# for the guys with ccw's



## glock23 (Aug 3, 2011)

my buddy was saying that Indiana excepted our ccw so we can carry their now. the point is if that is true. my dad said he read some where that brookville you can not carry guns on the lake? just wondering if you can I do have my ccw and if you cant carry on the lake that kinda sucks when i go night fishing. if you guys got any websites or anything on it that would help or if you know more about that please give me your input. thanks.


----------



## viper1 (Apr 13, 2004)

Well all arm corp lakes like berlin and mosquito you cant on water or in parks. State you can. So its always good to ask or check.

Sent from my DROIDX using Tapatalk


----------



## rustyhooks (Aug 17, 2008)

http://www.buckeyefirearms.org/ohio-ccw-reciprocity-map


----------



## glock23 (Aug 3, 2011)

thanks for the website


----------



## Dan44149 (Apr 12, 2011)

Hopefully, the new National Right to Carry Act will carry through and clear some of the madness up... not intended to be a political statement mods... just passing laws along.


----------



## lonewolf (Mar 4, 2010)

www.Handgunlaw.us is a great palce for information.


----------



## Bowhunter57 (Feb 9, 2011)

Glock23,
If there's a particular area, business or other institution that does not allow what the state allows, it must be posted on their property/business to be legal.

An example of that would be, Ohio has a state wide limit of 5 for largemouth bass with no minimum length. However, on Killdeer Plains' wildlife area there's a pond that has a sign posted at the entrance that states there's an 18" minimum for largemouth bass.

Any state can impose a more stringent law than the state requires, but they can not allow less than what the state law allows.

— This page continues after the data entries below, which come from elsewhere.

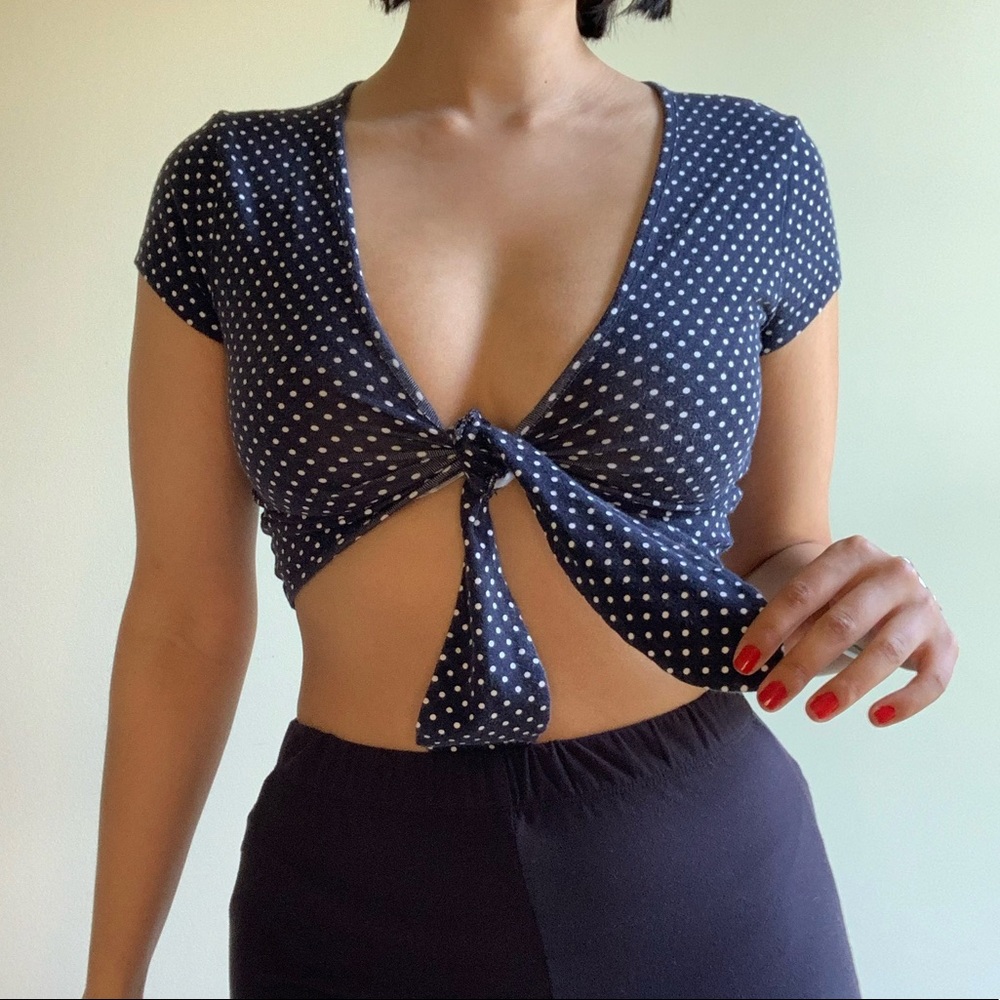 Polka Dot Crop Wrap Top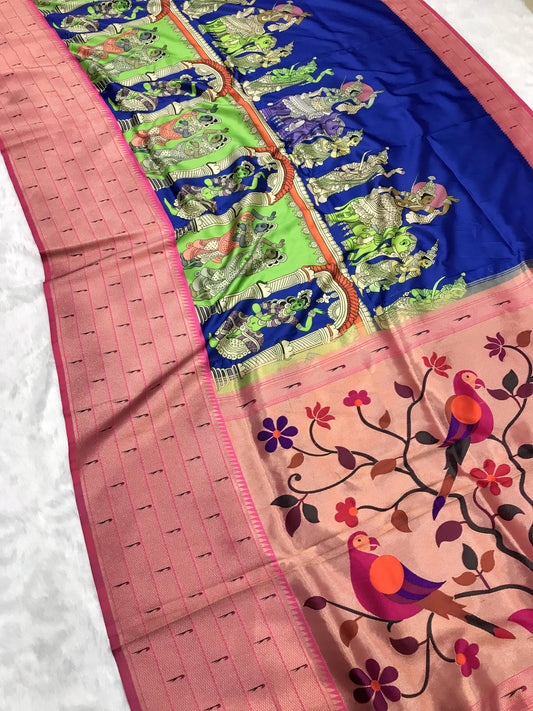 Blue color paithani silk saree for wedding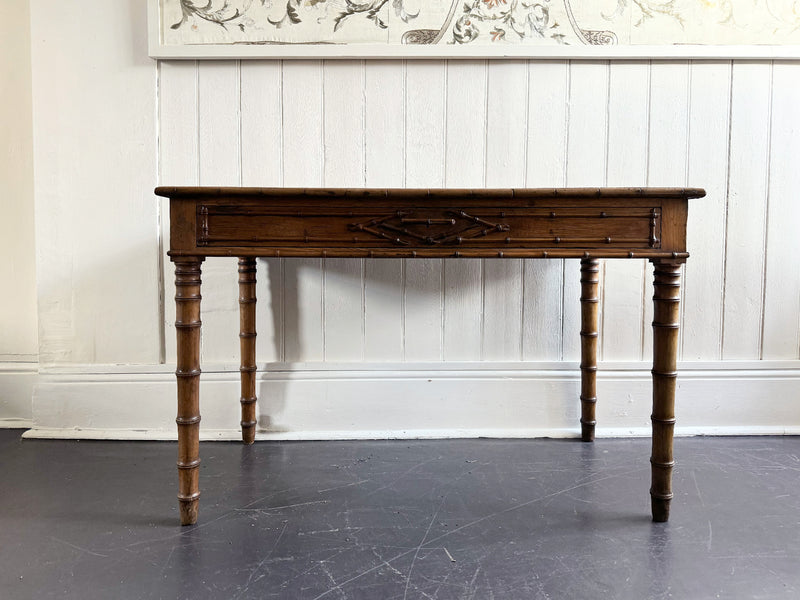 A Late 19th C French Faux Bamboo Writing Table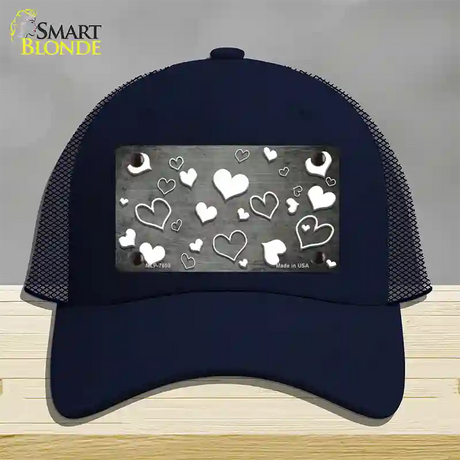 Gray White Love Oil Rubbed Novelty License Plate Hat Mesh / Navy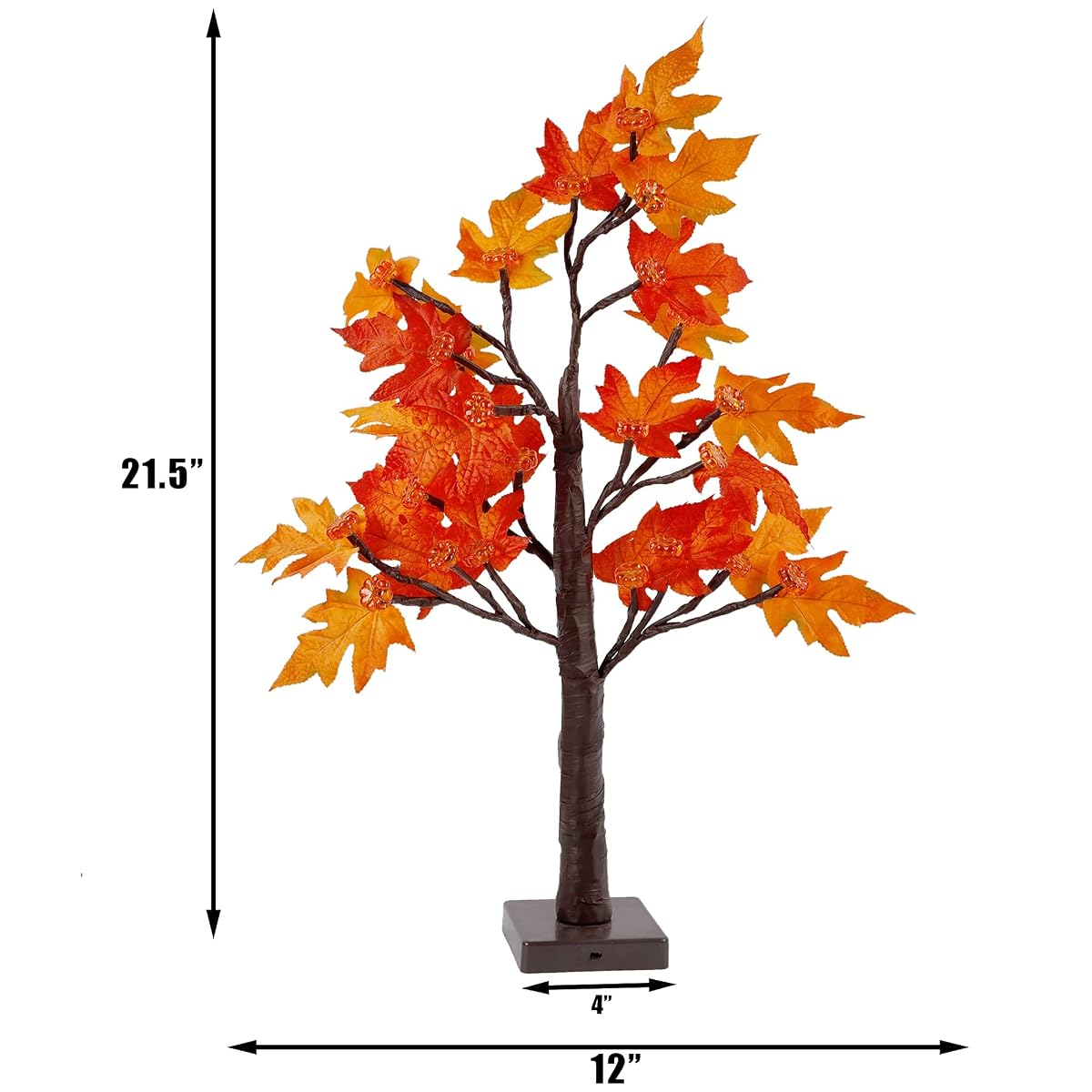 winemana 22 Inch Thanksgiving Artificial Maple Tree with Pumpkin LED Lights and Timer Harvest Autumn Fall Décor for Home Kitchen Table Centerpieces - imagen de detalle 2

It would be well worth a phone call to ask about this, before going. Even so, if there's no official sign or official state posting, it's not legal for a GW or Park Ranger to say that it isn't allowed. It must be legally posted.

Bowhunter57


----------



## FISNFOOL (May 12, 2009)

I contacted the head of Ohio state parks law enforcement about the conflict about concealed carry with State parks leasing land from the army Corps of Engineers, since the Corps does not recognize concealed carry. Below is his reply. I would suggest printing it and keeping a copy on your boat, with your camping gear, and vehicle.

John,

Concealed carry with a valid permit is legal on Ohio State Parks. When I first became aware of the issue you address, I discussed it with the Corp Chief of Law Enforcement in Washington D.C.. On parks such as Mosquito Lake in which the Division of Parks and Recreation leases land from the US Army Corp of Engineers, carrying concealed is technically a violation of federal law. The Chief agreed that it would be impossible for us to inform and educate the public on the difference between state park lands owned by the state and state parks in which the lands leased from the Corp and administered as a state park. As such, the Corp takes no enforcement action in regards to concealed carry on Corp lands which our being administered as a state park. However, they may take action of Corp lands that are not administered as a state park so it is important to truly know where you are. I understand this is a confusing issue but I hope this helps.



Mark J. Maxwell

Law Enforcement Administrator

Division of Natural Areas and Preserves

Division of Parks and Recreation

2045 Morse Road, Building C-3

Columbus, Ohio 43229

614-265-6903

614-265-7202, Fax

[email protected]


----------



## Net (Apr 10, 2004)

Good info, John. Thanks!

Outdoor Hub mobile, the outdoor information engine


----------



## Dan44149 (Apr 12, 2011)

Agreed! Great info John.


----------



## Spidey2721 (Apr 6, 2005)

should sticky this thread


----------



## viper1 (Apr 13, 2004)

Just for added info. I was talking to Conneaut port authority about it too. You are allowed in the marina and lagoon area and of coarse on your boat. But did you know the wall is all federal and not allowed. I never thought about it and didn't. Also not in any buildings or offices there.


----------